After Implementing Automatic Voter Registration, Oregon Saw Huge Spikes in Youth Turnout, and Registration Rates for People of Color
- Nearly Half a Million Oregonians Directly Benefited from automatic voter registration in its first year (15% of Oregon’s voting age population).
- 225,796 voters registered for the general election through the program.
- 264,551 voters received automatic address updates, ensuring Oregon’s all-mail ballots reached them at their current residences.
- Over 40% of automatic voter registrants were under-30, despite being only 20% of the overall adult population – nearly 100,000 new automatic registrants were young.
- Between the 2012 and 2016 general elections, the number of registered Oregon voters age 18-to-29 increased by more than 100,000. During the same period, the overall eligible population of that cohort grew by barely over 12,000 people.
- After adopting automatic voter registration in January 2016 Oregon achieved 50% eligible voter turnout for all adults-under-30 in the 2016 general election – 7 percentage points higher than the 43% rate for Oregon youth in 2012.
- A seven percentage point increase in turnout is an unusually high boost following the implementation of a single voting reform – in the November 2012 presidential election all other major voting convenience reforms combined were correlated with a 7 percentage point increase in voter turnout of eligible adults.
- The 2016 and 2012 electoral environments were extraordinarily similar – no presence of active presidential campaigns in the state, nor any competitive gubernatorial or senatorial statewide elections.
- Additionally, Oregon saw the largest increase in registration rates among communities of color in the nation in 2016.
- According to exploratory analysis done by Blue Labs, in December 2015, Oregon’s registration rate for people of color was 53%, ranking 31st in the US.
- By January 2017, that registration rate climbed to 79%, the second highest in the nation. Over half of eligible but unregistered people of color were added to the rolls after the implementation of automatic voter registration in Oregon – the most significant improvement of any state in the union (the Blue Labs analysis focused exclusively on registration rates, and did not measure turnout).
How Automatic Voter Registration Works in Oregon
- As of 2016, Oregon automatically registers voters exclusively through the Department of Motor Vehicles, whose driver license, learners permit, and identification card applications require all information necessary to determine eligibility to vote.
- When an Oregonian provides their name, address, birth date, and verification of citizenship (most commonly United States birth certificates and United States passports) to the Department of Motor Vehicles, the agency securely forwards the information to the Elections Division of the Secretary of State.
- Applicants who provide other proofs of residence are not passed through to the Secretary of State, nor are individuals with protected records due to safety risks.
- All DMV address updates are also sent to the Department of Elections, who verifies the new information against the current records in the state voter file, and updates the voter address if it appears more up-to-date than the voter registration record.

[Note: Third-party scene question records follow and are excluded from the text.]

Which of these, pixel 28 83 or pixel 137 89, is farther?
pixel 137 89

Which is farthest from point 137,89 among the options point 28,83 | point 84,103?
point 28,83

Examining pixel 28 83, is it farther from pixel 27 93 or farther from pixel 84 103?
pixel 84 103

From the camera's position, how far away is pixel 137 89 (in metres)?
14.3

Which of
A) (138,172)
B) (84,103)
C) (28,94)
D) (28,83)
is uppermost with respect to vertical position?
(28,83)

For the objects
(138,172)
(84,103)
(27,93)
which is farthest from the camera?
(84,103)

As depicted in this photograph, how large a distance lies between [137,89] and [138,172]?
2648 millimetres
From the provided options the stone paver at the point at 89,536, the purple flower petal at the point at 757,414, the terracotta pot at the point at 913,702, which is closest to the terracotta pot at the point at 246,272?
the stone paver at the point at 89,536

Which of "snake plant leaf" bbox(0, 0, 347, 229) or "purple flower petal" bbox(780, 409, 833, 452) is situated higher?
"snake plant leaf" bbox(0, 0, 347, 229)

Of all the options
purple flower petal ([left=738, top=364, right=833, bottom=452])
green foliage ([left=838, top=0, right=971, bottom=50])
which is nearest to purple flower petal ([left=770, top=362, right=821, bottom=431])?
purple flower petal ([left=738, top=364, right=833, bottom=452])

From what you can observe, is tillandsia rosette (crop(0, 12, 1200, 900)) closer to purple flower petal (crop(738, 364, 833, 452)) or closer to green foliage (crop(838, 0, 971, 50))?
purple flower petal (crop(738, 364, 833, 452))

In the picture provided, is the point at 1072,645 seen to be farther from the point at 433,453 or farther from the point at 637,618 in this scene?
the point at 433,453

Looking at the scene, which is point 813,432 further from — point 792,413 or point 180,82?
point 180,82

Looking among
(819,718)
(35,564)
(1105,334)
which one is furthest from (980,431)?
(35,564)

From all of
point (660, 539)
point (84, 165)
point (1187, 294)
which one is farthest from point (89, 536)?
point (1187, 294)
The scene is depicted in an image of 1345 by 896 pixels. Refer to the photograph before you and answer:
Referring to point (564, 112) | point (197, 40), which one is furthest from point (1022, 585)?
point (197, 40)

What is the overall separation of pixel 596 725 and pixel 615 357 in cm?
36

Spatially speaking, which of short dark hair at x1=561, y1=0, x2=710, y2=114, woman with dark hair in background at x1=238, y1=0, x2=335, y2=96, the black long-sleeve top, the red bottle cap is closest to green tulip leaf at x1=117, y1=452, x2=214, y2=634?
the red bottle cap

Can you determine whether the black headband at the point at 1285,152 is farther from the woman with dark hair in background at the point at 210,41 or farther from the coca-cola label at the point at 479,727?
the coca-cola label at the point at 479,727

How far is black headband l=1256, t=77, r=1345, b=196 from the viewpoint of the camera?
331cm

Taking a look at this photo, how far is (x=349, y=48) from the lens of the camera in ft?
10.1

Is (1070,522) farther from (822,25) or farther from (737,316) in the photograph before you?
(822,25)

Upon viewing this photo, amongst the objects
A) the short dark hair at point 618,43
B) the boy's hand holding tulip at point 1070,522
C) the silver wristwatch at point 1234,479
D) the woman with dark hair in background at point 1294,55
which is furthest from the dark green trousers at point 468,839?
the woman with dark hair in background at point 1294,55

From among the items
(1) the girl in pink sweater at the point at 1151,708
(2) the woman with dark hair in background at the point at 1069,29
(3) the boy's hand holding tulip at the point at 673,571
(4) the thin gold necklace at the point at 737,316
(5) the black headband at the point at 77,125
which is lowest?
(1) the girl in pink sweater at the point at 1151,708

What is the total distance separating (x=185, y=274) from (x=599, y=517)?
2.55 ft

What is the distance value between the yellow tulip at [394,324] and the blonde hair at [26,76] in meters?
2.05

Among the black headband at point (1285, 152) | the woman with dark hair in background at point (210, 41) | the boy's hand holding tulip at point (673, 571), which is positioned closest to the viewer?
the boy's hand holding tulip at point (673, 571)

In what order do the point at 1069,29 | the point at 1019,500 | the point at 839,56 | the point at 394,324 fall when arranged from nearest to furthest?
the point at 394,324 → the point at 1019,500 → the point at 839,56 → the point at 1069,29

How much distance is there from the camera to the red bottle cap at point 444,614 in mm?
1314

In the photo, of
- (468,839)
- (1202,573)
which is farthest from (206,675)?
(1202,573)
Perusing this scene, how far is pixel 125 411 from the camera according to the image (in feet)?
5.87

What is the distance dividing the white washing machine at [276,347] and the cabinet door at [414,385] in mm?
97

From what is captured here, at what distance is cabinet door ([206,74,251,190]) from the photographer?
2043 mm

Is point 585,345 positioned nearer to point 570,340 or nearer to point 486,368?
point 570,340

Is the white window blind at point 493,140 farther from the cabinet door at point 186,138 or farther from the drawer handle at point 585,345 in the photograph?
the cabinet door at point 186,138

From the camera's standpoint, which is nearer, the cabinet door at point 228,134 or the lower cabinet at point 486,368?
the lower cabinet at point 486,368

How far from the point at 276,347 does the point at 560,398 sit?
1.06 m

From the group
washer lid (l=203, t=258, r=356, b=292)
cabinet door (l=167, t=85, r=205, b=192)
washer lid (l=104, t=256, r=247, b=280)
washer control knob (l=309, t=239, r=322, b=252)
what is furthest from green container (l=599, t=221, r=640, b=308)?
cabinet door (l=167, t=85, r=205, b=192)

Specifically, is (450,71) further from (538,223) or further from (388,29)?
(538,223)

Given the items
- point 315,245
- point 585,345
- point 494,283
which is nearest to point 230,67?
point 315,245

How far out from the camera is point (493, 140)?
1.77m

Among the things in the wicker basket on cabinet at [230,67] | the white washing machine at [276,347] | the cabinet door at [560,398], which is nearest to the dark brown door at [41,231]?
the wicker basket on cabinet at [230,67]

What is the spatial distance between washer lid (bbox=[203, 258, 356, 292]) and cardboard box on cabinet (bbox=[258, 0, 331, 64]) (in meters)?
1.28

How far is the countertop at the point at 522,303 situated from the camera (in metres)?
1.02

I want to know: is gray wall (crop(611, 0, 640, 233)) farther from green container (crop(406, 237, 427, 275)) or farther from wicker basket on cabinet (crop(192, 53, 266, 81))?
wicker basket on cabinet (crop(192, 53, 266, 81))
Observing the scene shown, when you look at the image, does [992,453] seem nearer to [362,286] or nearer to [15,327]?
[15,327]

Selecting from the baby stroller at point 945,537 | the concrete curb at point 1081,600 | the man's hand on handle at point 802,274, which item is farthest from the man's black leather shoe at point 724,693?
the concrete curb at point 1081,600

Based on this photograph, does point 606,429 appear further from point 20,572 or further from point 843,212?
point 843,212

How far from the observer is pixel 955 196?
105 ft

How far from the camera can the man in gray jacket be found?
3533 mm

- Newly registered and updated voters get a postcard saying 1) they have been registered to vote through automatic voter registration, 2) they can opt-out by signing and mailing back the postcard, and 3) to vote in the state’s closed partisan primary, they need to register with a political party by returning the postcard.
- New automatic registrants are allowed 21 days to return the postcard. Voters who do not return the card are added to the voter registration list as nonaffiliated voters.